Ekweeconfractus Temporal range: 17.7–17.3 Ma PreꞒ Ꞓ O S D C P T J K Pg N ↓ Early Miocene

Scientific classification
- Kingdom: Animalia
- Phylum: Chordata
- Class: Mammalia
- Order: †Hyaenodonta
- Superfamily: †Hyainailouroidea
- Family: †Hyainailouridae
- Subfamily: †Hyainailourinae
- Genus: †Ekweeconfractus Flink et al., 2021
- Type species: †Ekweeconfractus amorui Flink et al., 2021

= Ekweeconfractus =

Genus of hyaenodonts

Ekweeconfractus ("broken fox") is an extinct genus of hyaenodont mammal of the hyainailourid subfamily Hyainailourinae, known from 17-million-year-old deposits at the Moruorot site in Kenya.
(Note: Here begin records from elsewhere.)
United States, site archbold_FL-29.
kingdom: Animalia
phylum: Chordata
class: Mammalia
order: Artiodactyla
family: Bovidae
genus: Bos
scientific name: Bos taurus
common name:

The genus contains only a single known species, Ekweeconfractus amorui. The full scientific name of type species translates as "broken fox of stone". Known from a single skull with an intact cranium, it is estimated to have weighed around 15 kg, similar in size to a large fox. The researchers who described and named the fossil were able to conduct a CT scan of the cranial cavity, revealing that the animal had a comparatively large neocortex for the overall size of its brain, and an estimated encephalisation quotient of 0.54, similar to that of other contemporary African hyaenodonts, but lower than that of Hyaenodon.